Terlalu naif rasanya jika penulis harus mengaku bahwa tulisan ini adalah sebuah ulasan mengenai akuntansi syariah. Ini disebabkan karena penulis memang tidak memahami detail teknis pelaksanaan akuntansi syariah selain apa yang biasa disebut, garis besar.

Diskusi multimateri terjadi pada Senin malam lalu (13/11). Diskusi yang menarik pembicaraan sisi teknis akuntansi syariah (yang meliputi non-Riba dan penggunaan metode cash basis) kembali pada perdebatan klasik mengenai ketangguhan rezim Eropa dan Islam. Dua klaim yang bertabrakan mengenai kepemilikan orisinal atas ilmu akuntansi mengawali pertarungan yang kemudian menjadi ideologis.

Diskusi dan perdebatan dengan berbagai hal yang diikuti dengan kata “syariah” entah kenapa selalu nyaris terjadi dengan tensi yang tinggi. Kenapa? Jelas, karena konsep yang ditawarkan memang acapkali, sebagian atau keseluruhan, bertabrakan dengan konsep yang dijalankan oleh masyarakat banyak. Misalnya keraguan seorang kawan yang mendalami akuntansi ketika mengetahui cash basis digunakan oleh akuntansi syariah. Apakah relevansinya memadai dengan perkembangan akuntansi keuangan global?

Keraguan seperti ini akan memaksa logika untuk mencoba angkat bicara. Kaum pendukung akuntansi syariah, misalnya, akan memeras otak untuk mencari landasan logis terhadap pilihan ideologis akuntansi syariah terhadap metode yang diaplikasikan. Pun para liberalis akan sepenuh tenaga mencari “kelemahan” dalam pilihan ideologis itu. Koridor pembicaraan teknis serta merta akan melebar menjadi filosofis agamis.

Dalam keadan demikian, sekularitas, memang terlihat menonjol.
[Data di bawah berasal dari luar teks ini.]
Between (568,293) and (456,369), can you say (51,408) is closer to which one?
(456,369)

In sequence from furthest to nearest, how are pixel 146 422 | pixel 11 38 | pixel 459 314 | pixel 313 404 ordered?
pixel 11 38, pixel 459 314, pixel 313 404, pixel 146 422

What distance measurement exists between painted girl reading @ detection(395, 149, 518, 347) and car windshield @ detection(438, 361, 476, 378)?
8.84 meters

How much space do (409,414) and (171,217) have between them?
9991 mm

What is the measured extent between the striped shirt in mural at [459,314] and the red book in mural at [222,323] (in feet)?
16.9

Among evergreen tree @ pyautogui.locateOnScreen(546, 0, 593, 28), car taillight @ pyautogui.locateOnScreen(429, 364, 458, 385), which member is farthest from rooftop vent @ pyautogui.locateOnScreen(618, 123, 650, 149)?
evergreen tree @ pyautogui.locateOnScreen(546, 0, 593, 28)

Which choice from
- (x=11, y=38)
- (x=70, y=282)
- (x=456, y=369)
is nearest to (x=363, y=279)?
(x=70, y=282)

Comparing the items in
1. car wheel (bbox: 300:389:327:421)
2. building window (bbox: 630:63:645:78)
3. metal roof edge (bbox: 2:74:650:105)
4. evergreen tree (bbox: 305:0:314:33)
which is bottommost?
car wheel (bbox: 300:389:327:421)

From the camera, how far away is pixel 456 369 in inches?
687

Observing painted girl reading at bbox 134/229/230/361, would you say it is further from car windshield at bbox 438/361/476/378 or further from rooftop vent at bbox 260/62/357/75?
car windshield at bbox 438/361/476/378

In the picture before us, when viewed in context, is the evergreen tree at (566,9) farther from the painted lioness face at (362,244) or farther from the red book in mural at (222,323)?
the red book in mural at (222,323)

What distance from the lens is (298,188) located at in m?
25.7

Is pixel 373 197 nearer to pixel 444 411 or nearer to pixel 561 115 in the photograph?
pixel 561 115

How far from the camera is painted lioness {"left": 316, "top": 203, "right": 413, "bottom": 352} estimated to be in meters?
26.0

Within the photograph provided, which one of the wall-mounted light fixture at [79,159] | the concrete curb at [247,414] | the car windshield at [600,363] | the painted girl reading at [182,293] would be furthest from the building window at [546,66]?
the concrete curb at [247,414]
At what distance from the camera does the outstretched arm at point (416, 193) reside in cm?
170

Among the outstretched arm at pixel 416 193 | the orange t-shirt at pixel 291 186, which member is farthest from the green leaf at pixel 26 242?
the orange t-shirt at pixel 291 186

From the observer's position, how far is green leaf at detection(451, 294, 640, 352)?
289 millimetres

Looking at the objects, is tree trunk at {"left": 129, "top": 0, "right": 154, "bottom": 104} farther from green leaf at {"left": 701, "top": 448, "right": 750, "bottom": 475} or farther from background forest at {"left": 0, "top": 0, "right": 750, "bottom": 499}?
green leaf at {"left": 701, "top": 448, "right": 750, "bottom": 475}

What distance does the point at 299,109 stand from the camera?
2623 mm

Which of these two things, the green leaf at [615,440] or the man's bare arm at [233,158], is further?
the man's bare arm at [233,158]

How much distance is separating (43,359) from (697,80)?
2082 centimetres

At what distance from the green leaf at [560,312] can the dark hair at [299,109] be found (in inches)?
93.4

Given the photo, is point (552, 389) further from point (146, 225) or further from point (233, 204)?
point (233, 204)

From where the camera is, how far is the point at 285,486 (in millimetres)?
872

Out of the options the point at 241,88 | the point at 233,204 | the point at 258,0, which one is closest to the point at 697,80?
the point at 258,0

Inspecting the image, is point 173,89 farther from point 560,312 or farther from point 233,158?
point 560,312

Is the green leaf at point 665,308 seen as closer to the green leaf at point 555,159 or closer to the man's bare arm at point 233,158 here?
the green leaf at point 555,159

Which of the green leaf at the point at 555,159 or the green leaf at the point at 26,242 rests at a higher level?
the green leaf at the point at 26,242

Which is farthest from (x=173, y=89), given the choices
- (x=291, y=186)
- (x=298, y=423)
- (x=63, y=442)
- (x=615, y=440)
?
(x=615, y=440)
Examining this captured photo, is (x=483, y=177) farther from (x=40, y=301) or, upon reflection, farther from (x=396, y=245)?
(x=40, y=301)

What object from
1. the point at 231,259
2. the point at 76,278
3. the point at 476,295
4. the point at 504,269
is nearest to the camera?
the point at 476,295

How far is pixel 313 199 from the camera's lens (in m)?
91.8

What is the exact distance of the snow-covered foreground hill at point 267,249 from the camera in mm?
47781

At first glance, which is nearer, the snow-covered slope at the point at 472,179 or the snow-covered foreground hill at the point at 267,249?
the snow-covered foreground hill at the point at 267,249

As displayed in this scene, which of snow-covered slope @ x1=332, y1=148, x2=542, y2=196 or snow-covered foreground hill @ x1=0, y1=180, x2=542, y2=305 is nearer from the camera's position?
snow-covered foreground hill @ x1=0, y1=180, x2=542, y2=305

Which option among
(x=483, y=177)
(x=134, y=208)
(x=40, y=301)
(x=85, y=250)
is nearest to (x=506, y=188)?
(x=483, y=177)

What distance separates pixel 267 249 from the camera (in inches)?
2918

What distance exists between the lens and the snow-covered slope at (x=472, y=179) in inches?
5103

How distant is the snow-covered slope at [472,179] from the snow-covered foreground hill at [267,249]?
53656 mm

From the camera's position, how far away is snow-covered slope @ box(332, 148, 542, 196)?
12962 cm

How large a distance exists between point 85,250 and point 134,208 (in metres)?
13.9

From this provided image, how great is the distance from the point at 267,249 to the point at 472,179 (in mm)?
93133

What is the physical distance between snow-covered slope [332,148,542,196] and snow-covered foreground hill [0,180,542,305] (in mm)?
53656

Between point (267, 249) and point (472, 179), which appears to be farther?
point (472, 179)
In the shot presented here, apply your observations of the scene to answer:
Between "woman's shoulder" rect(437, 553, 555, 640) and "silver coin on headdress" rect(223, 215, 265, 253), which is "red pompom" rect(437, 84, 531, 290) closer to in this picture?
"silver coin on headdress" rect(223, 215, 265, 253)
Kesan yang muncul adalah fakta dan keyakinan harus diadu, dan apa yang paling mudah adalah menyerah kalah, sembari berkata “Kita dapat menggunakan konsep syariah jika disesuaikan dengan keadaan dan bertahap.” Penggunaan tahapan mungkin dapat dimaklumi. Merubah konsep yang mengakar selama puluhan tahun bahkan ratusan memang bukan simsalabim. Yang jadi masalah adalah bila terminologi penyesuaian diterjemahkan menjadi pengangkangan terhadap keyakinan. Penyesuaian-penyesuaian yang imitatif, dan secara substansial tak berbeda dengan metode konvensional berhaluan liberal.

Inilah yang terjadi dalam pembuatan standar pelaksanaan akuntansi syariah. Secara kasat mata tak jauh berbeda dengan akuntansi konvensional. Jika pelaksanaannya tak banyak berbeda (yang membedakan hanya penampilan pegawai bank syariah dan konvensional misalnya), maka mimpi menegakkan syariah di Indonesia bagaikan membangun jalan dari Anyer sampai Panarukan. Masihlah sebuah perjuangan dan perjalanan yang panjang.
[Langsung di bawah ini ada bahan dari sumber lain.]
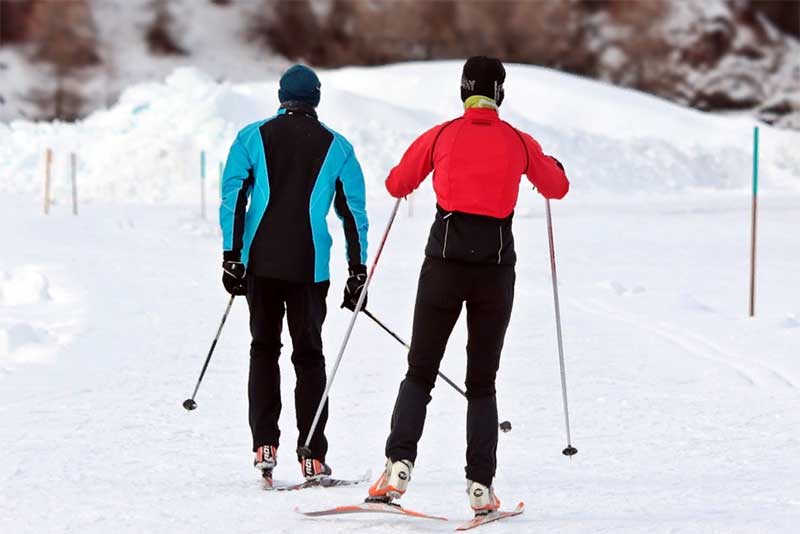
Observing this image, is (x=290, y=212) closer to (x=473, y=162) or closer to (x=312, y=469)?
(x=473, y=162)

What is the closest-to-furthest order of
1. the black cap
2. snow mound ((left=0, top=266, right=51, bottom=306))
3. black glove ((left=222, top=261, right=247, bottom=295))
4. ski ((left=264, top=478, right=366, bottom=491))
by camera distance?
the black cap < black glove ((left=222, top=261, right=247, bottom=295)) < ski ((left=264, top=478, right=366, bottom=491)) < snow mound ((left=0, top=266, right=51, bottom=306))

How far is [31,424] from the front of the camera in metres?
6.45

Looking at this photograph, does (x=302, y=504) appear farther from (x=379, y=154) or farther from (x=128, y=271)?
(x=379, y=154)

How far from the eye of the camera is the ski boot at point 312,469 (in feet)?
16.8

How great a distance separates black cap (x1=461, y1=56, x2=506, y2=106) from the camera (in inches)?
175

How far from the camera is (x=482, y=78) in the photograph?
14.6ft

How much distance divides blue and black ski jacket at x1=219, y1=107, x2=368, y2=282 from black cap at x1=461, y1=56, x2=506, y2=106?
71cm

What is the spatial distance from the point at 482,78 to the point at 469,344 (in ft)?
3.12

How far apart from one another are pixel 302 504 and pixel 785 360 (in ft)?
17.6

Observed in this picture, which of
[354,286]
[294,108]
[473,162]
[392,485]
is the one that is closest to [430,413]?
[354,286]

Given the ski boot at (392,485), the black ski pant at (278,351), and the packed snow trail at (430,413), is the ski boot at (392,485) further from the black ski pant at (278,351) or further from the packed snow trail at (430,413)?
the black ski pant at (278,351)

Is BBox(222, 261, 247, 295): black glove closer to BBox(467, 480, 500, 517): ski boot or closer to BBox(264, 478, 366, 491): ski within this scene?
BBox(264, 478, 366, 491): ski

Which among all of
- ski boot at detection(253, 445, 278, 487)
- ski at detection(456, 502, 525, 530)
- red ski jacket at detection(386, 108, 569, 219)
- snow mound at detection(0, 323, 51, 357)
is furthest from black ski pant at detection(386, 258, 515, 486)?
snow mound at detection(0, 323, 51, 357)

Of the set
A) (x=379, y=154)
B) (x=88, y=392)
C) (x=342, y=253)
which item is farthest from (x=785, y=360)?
(x=379, y=154)
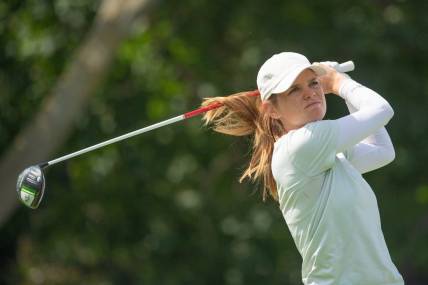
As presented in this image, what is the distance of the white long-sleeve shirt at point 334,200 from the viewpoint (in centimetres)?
355

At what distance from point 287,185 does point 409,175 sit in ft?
26.8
Lalu? Tak solusif memang bila tulisan singkat ini hanya bicara sana-sini. Karena memang tak ada objek konkret yang dapat dituju. Maka, membuka jalan perubahan dari diri sendiri adalah titik mulai yang tepat, dan diharapkan secara masif dapat berbuah kesadaran otentik murni terhadap pentingnya kajian metodis atas ke-syariah-an akuntansi.

Toh, perubahan yang grasa-grusu memang bukan pilihan yang sangat bijak. Karena, gaya “asal ada dulu” tak pantas lagi didengungkan. Kita harus sudah berada pada tahapan matang dalam pelaksanaan akuntansi syariah. Untuk itulah, dalam hal ini, sekali lagi sekularitas tak dapat diterima. Perancangan standar, sebagai awal, tak dapat dilakukan oleh akuntan atau ahli agama. Yang dapat melakukannya dengan sangat baik adalah akuntan yang ahli agama.
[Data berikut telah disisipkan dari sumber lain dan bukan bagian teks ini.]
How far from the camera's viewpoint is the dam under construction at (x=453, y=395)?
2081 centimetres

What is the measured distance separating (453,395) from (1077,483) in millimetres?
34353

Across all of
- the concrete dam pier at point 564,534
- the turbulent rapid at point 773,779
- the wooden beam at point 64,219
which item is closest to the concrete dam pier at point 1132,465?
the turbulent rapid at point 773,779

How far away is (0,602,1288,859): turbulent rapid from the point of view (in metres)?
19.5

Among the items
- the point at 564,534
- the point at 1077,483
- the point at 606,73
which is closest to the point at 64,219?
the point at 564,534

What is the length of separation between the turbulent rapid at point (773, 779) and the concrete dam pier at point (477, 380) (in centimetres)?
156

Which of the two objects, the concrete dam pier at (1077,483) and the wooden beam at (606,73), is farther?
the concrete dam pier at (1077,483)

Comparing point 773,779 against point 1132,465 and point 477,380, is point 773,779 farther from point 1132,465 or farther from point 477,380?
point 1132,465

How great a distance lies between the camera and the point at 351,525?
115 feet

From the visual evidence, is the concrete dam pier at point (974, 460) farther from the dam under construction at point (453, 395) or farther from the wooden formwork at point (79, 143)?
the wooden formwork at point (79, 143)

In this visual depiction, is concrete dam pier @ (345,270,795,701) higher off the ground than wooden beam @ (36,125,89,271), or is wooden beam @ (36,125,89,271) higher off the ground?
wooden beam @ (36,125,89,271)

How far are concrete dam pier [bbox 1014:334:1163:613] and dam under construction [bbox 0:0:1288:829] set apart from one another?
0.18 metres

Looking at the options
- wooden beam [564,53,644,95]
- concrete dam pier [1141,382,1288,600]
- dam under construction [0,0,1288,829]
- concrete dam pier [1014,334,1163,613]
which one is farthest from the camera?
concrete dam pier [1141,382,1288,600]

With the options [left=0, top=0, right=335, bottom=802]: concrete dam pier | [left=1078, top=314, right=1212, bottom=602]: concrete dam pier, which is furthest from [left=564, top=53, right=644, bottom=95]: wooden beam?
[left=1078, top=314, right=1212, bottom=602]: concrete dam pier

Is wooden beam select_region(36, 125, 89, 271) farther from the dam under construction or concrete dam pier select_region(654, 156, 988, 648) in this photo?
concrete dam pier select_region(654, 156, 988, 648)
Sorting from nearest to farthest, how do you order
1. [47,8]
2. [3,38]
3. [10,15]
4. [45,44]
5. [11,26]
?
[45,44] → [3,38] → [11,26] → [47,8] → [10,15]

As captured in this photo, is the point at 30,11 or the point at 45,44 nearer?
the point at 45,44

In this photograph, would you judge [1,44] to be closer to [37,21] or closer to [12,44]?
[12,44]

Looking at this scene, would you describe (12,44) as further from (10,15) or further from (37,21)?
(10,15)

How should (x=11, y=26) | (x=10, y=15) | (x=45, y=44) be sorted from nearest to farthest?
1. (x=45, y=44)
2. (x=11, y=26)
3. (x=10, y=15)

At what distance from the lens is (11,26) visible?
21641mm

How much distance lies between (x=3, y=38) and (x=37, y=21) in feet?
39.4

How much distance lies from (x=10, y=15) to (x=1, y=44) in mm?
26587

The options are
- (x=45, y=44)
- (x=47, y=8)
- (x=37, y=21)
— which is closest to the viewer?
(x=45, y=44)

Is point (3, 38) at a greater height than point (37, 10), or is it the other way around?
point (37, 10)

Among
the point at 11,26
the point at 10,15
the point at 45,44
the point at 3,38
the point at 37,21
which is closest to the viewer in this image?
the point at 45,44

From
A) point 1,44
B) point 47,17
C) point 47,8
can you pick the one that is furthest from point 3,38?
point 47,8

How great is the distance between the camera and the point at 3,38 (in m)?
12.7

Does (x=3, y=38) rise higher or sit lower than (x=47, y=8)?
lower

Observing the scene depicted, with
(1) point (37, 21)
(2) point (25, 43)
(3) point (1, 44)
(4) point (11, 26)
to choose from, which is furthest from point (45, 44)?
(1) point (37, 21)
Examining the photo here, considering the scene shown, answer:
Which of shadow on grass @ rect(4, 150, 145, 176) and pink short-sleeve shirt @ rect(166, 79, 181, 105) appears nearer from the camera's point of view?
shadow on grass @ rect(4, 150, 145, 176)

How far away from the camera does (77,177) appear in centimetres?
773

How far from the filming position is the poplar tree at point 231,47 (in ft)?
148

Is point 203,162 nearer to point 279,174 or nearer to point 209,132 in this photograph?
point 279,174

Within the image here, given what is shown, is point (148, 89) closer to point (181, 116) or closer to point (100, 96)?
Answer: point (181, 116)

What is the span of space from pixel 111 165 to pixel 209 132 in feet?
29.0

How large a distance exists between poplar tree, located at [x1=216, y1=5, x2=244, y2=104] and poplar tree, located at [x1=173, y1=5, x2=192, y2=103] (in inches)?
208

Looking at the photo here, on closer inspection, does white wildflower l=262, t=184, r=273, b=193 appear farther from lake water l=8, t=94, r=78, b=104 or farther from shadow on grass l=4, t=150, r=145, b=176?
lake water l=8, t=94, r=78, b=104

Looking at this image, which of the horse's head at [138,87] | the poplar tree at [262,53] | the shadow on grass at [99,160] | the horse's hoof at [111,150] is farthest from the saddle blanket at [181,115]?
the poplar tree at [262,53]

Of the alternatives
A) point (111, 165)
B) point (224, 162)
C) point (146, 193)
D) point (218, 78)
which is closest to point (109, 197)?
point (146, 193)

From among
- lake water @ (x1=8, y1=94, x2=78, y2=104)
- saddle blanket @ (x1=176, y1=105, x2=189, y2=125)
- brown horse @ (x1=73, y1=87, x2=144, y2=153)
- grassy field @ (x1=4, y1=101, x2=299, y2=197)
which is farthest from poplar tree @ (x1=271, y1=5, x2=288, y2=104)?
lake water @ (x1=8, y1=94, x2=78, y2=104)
Tapi, jika memang akuntan seperti itu masih langka layaknya badak cula satu, maka yang paling mudah memang perubahan kecil oleh siapa saja melalui sarana diri sendiri. Sehingga, walaupun sistemnya sampah, secara substansial masyarakat dan praktisi dapat memulai sendiri ke-syariah-an walau tanpa embel-embel syariah yang biasanya menakutkan kalangan kiri-tengah.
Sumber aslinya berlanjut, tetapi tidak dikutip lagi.